In Swayambunath Stupa, a Buddhist temple, you can see a lot of monkeys wandering here and there. Just a warning: hold on tightly to your cellphones/camera when taking photos of them because they might grab it and you might not be able to retrieve your things anymore. Some people call it The Monkey Temple because of the monkeys obviously but ironically, locals are not aware that some people call it that way. When we asked one local how to go to Monkey Temple, they didn't know what we were talking about. 








Shop at Thamel

Thamel is Nepal's shopping district. There is a long array of stores selling various goods such as Nepali coffee, tea, cashmere cloth, etc. Prices of the products are cheaper compared to other stores in different parts of the city. So I highly recommend this place for shopping souvenirs and pasalubong for your loved ones. There are a lot of nice places for eating, dining and chilling too. :)





Overall, my trip to Nepal was very memorable because I consider it as my most unique travel experience so far. And it became even more memorable because of the people we interacted with - the people in the apartment we stayed at, our local drivers and tour guides. People were so hospitable, genuine and sincere that is why I appreciate everything about Nepal. 

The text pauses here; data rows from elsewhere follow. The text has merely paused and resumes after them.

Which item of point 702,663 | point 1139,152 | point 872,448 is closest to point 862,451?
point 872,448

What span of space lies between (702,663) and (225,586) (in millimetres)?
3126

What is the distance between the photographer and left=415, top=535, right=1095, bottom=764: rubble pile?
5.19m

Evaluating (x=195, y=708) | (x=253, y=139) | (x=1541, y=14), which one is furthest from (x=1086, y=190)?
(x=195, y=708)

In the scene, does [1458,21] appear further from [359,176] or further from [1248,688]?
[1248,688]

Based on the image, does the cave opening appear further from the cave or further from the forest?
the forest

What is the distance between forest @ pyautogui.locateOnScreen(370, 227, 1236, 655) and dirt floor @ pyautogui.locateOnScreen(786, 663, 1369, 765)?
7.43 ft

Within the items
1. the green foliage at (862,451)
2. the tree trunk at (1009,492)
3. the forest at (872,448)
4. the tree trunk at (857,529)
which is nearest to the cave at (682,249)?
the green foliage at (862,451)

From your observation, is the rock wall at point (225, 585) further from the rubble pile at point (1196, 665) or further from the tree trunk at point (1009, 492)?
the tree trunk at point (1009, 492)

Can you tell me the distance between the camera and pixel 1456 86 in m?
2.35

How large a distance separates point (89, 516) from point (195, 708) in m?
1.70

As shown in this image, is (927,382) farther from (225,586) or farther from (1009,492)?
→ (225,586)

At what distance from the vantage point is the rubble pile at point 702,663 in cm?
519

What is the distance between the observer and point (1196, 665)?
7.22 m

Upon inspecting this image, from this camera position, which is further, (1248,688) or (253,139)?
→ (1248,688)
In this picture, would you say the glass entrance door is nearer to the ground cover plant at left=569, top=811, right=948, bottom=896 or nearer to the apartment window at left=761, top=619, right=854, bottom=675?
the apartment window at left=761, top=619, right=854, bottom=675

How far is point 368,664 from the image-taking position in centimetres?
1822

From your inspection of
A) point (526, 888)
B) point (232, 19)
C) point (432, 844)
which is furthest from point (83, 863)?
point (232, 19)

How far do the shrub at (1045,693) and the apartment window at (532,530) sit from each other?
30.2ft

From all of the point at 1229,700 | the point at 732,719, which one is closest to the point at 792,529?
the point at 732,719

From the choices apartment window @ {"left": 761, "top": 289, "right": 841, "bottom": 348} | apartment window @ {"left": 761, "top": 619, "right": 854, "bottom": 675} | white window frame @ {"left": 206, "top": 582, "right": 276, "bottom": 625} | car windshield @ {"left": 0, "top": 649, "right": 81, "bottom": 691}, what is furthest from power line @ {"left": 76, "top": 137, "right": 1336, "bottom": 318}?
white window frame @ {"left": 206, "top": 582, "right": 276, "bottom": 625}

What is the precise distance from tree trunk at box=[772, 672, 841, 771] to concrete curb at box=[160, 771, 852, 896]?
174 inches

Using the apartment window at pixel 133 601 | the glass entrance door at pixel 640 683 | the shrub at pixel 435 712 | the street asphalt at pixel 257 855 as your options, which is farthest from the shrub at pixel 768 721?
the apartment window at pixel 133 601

I would really recommend Life Story Guest House if you're looking for a nice yet budget-friendly place to stay in Nepal. One, it is centrally located. It is near Patan Durbar Square, coffee shops, restaurants and other commercial establishments. Two, the manager and staff are so friendly, helpful and accommodating. The manager even allowed us to extend our stay for free at the apartment during our last day because our flight was late in the evening . To know more about them, click here

On a last note, some people would ask me and my friend if it is safe in Nepal. Again, the idea of safety may be relative and subjective depending on one's experience. But just to answer that question, wherever you go, wherever you travel, there is always a possibility of encountering danger because we are not capable of predicting things. When people ask me how am I able to do these things and how am I able to survive traveling especially when I'm on my own, I always tell people "You have to be street smart." Do not be afraid to ask but you also need to get a feel of people around you. We have our intuition and sometimes we just need to follow that so we will know who are trustworthy or not.